Eine gute Bestätigung für die Qualität der Geeignetheitserklärung ist, dass fast 90 Prozent (exakt 87 Prozent) der Kunden anhand des Textes nachvollziehen konnten, warum ein Produkt empfohlen wurde. Von den Kunden, die eine oder mehrere Anlageberatungen in Anspruch genommen hatten, haben allerdings auch 38 Prozent keine einzige Geeignetheitserklärung gelesen.

Aufzeichnungspflicht für Telefonate vergrault die Kunden

Im Unterschied zu den Ergebnissen der Bafin-Umfrage kann die DK nicht nachvollziehen, dass die Aufzeichnung von Telefongesprächen bei den Kunden gut ankäme. Denn: Viele Kunden haben sich aus dem Telefongeschäft bereits zurückgezogen. So ist bei deutschen Banken und Sparkassen die Anzahl telefonisch erteilter Orders um die Hälfte eingebrochen und drei Viertel aller Kunden möchte am liebsten auf die Telefonaufzeichnung verzichten. Dass die Bafin-Studie zu anderen Zahlen kommt, lässt sich aus Sicht der DK dadurch erklären, dass hier nur Kunden befragt wurden, die heute weiterhin noch telefonisch Orders erteilen. Und selbst von diesen möchten laut Bafin-Studie 48 Prozent auf die Sprachaufzeichnung verzichten.

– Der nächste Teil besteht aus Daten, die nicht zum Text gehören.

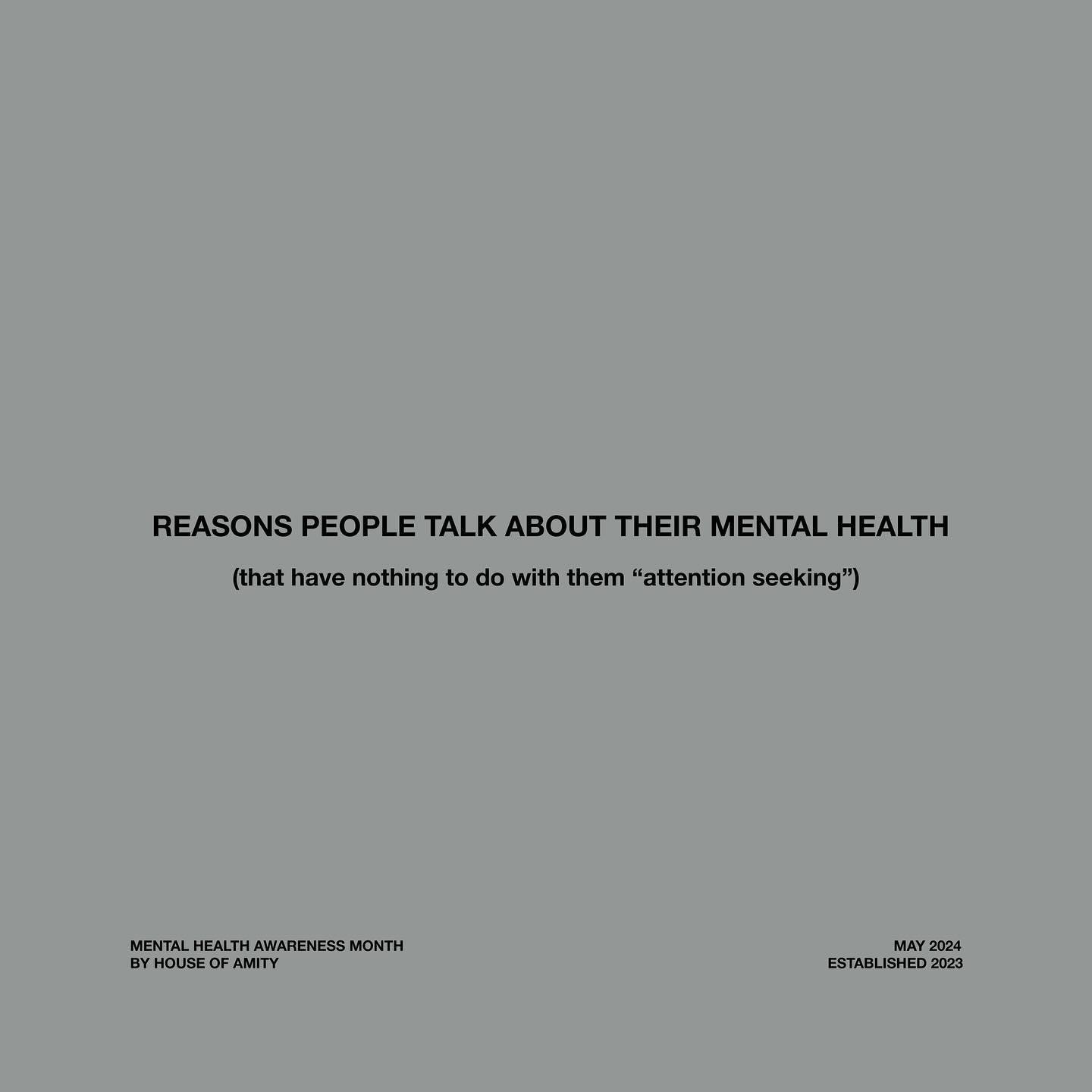 REASONS PEOPLE TALK ABOUT THEIR MENTAL HEALTH

(that have nothing to do with them “attention seeking”)

MENTAL HEALTH AWARENESS MONTH
BY HOUSE OF AMITY

MAY 2024
ESTABLISHED 2023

Auch aus den Ergebnissen der Bafin-Studie ist zu erkennen, dass viele Kunden die neuen Informationsmittel aus Mifid II nicht nutzen. Viele Banken und Sparkassen stellen überdies fest, dass die neuen Vorgaben zudem zu Frust bei Kunden führen, weil sie sich ausgebremst oder bevormundet fühlen. Die deutschen Banken und Sparkassen fordern daher erneut, dass die Kunden die Möglichkeit haben sollten zu wählen, welche Informationen sie erhalten wollen. Nur so kann die Akzeptanz von Wertpapiergeschäften erhöht werden. Deshalb muss Mifid II auf den Prüfstand.